SHANE WEST meets with PRINCIPAL DAVID ANDREWS.

PRINCIPAL DAVID ANDREWS

Young man, we have had enough of your PG-rated version of teenage rebellion. Because you made a dorky kid jump into some water, the football team is no longer able to pants him and drag him along the track, which will ruin morale for the rest of the season.

SHANE WEST

Is that really why you're upset with me? Or is it because I'm raking in all the 17-year-old pussy you thought you'd rake in?

PRINCIPAL DAVID ANDREWS

Erm... well... The point is, you're going to hang out with your saintly classmate Mandy Moore for the next few weeks and--

SHANE WEST

Turn her into the prom queen.

PRINCIPAL DAVID ANDREWS

What? No, SHE is going to turn YOU into a decent human being--

SHANE WEST

WHILE I turn her into the prom queen and, in the process, feel bad about deceiving her.

PRINCIPAL DAVID ANDREWS

Look, this could easily be that kind of movie considering everyone in it is a teen comedy stock character, but we are playing this dead fucking straight, okay? We've been written by a man who has no sense of humor or irony and we just have to live with that.

SHANE WEST

Sure, kind of how you have to live with the fact that I'm raking in--

PRINCIPAL DAVID ANDREWS

SHUT UP.

SHANE leaves to sit on a BUS, sit in a CLASSROOM, sit in a CAR, and sit in a HOUSE with MANDY MOORE as they work on a SCHOOL PLAY that he doesn't care about.

SHANE WEST

I don't take you seriously. You're a goody two-shoes who can't dress.

MANDY MOORE

I don't take you seriously, either. You're an ABC family drama version of a bad boy who will end up assistant-managing a RadioShack if he's lucky.

SHANE WEST

...Wow. I take you more seriously because I didn't make you cry.

MANDY MOORE

Well, there's #42 crossed off my bucket list: "Make Shane West take something seriously."

SHANE WEST

You're lucky you have an interest in astronomy and fairly decent snark capability. If you were actually one-dimensional, you wouldn't have a prayer.

MANDY MOORE

And there's #43: "Make Shane West pay me a compliment." At least, I think that was a compliment.

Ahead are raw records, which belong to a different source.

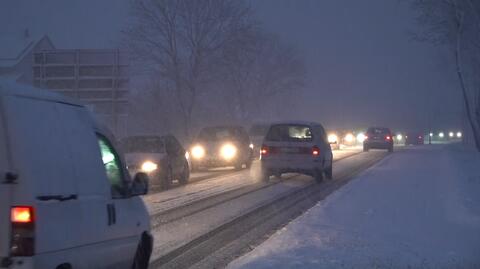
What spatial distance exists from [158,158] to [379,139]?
99.0 feet

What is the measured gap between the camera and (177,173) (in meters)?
22.8

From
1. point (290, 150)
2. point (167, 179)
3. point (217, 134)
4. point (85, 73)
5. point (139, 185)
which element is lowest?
point (167, 179)

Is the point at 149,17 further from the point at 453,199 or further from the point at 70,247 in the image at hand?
the point at 70,247

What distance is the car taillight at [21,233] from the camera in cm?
483

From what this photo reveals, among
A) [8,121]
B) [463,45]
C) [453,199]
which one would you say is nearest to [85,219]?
[8,121]

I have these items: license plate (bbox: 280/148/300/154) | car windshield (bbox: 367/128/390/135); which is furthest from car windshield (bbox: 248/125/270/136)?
license plate (bbox: 280/148/300/154)

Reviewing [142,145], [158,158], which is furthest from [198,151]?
[158,158]

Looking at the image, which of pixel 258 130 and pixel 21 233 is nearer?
pixel 21 233

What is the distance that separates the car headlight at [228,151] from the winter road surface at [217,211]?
3.91 m

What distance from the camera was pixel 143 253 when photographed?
7.20m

SHANE's friends--bitchy ex-girlfriend LAUREN GERMAN, white douchebag CLAYNE CRAWFORD, and black comic relief AL THOMPSON--appear.

SHANE WEST

Nope. You suck. Go die in a church donation box.

AL THOMPSON

DAMN!

SHANE's FRIENDS leave.

SHANE WEST

I, uh... meant that in a nice way?

MANDY MOORE

You are totally unworthy of being changed by my kind and gracious example. Christ be with you.

(leaves)

SHANE WEST

Oh, this is so confusing! I've spent my entire life being the guy my friends would like, but suddenly I want to be the guy this girl I barely know would like.

(frowns)

That's pretty weak motivation. Shouldn't I want to clean up my act for my own sake?

AUTHOR NICHOLAS SPARKS

No. Do it for the girl.

SHANE WEST

But we only just became acquainted--

AUTHOR NICHOLAS SPARKS

THE GIRL.

SHANE WEST

But I actually had a character going into--

AUTHOR NICHOLAS SPARKS

(grabs him by the shoulders and shakes him violently)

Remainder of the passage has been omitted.